L'homme éléphant

Portrait / Petit focus sur la carrière et l’œuvre d’Adam Eliott, auteur intègre et exigeant d’un cinéma d’animation loin des mastodontes pixélisés hollywoodiens. Jérôme Dittmar

À l’heure où le cinéma d’animation se digitalise pour le pire et le meilleur, certains continuent à faire exister d’autres voix. Ils s’appellent Tim Burton, Henry Selick ou bien Nick Park et tous sont amoureux du ‘stop motion’, technique antédiluvienne consistant à filmer image par image le renouveau du théâtre de marionnettes. Adam Eliott a rejoint depuis peu la bande. Il vient d’Australie, a grandi dans les terres reculées de son pays, sa mère était coiffeuse et son père clown à la retraite reconverti dans l’élevage de crevettes. Enfant timide, il passe son temps dans sa chambre à s’inventer des mondes faits de boîtes à œufs et autres cure-pipes. De là lui vient cette affection pour un cinéma d’animation qu’il qualifie de «manuel, hors du temps, où on a le nez fourré dans les odeurs de colle, de peinture et de celluloïd». Après une adolescence révélant d’étonnants talents artistiques, il passe cinq ans à dessiner des T-Shirts avant de se décider à apprendre le cinéma d’animation. Son premier film, Uncle’(1997) est suivi de près par Cousin et Brother (1998 et 1999). Ils composeront une trilogie d’ou naîtra sa signature : une affection pour les gens ordinaires, la biographie, les constructions régentées par la voix démiurgique d’un narrateur inventant une forme de récit ‘présynchronisé’.

Beautiful losers

En 2003, Eliott obtient enfin la consécration en décrochant l’Oscar du meilleur court-métrage d’animation avec Harvey Krumpet, dans lequel il prolonge ses obsessions en racontant la vie d’un immigré polonais atteint du syndrome de Tourette.
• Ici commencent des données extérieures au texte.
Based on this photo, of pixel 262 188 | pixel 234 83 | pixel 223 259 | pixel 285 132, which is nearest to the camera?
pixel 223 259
La maladie mentale et comment vivre avec sera l’un de ses thèmes principaux. Lorsqu’on lui demande d’où viennent ses influences, Eliott préfère ainsi parler du dessinateur Michael Leunig et surtout de la photographe Diane Arbus. Parce que «ses personnages vous regardent droit dans les yeux en provoquant une profonde empathie». Celle dont les dernières images étaient consacrées à des handicapés mentaux partage effectivement des points communs avec le cinéaste : vision traumatique de la condition humaine, intérêt pour les classes moyennes, composition du cadre. Mais la clé de son œuvre vient peut-être d’ailleurs, lorsqu’il finit par nous avouer son admiration pour Elephant Man : «le film a eu un tel impact sur ma vie, il y a tellement d’humanité dedans». On comprend alors mieux cette tendresse sincère et teintée d’innocence pour les marginalisés et les losers, avec lesquels Eliott s’amuse (mais jamais à leur dépend). C’est sa manière de faire, comme il dit, «des films sur tout le monde».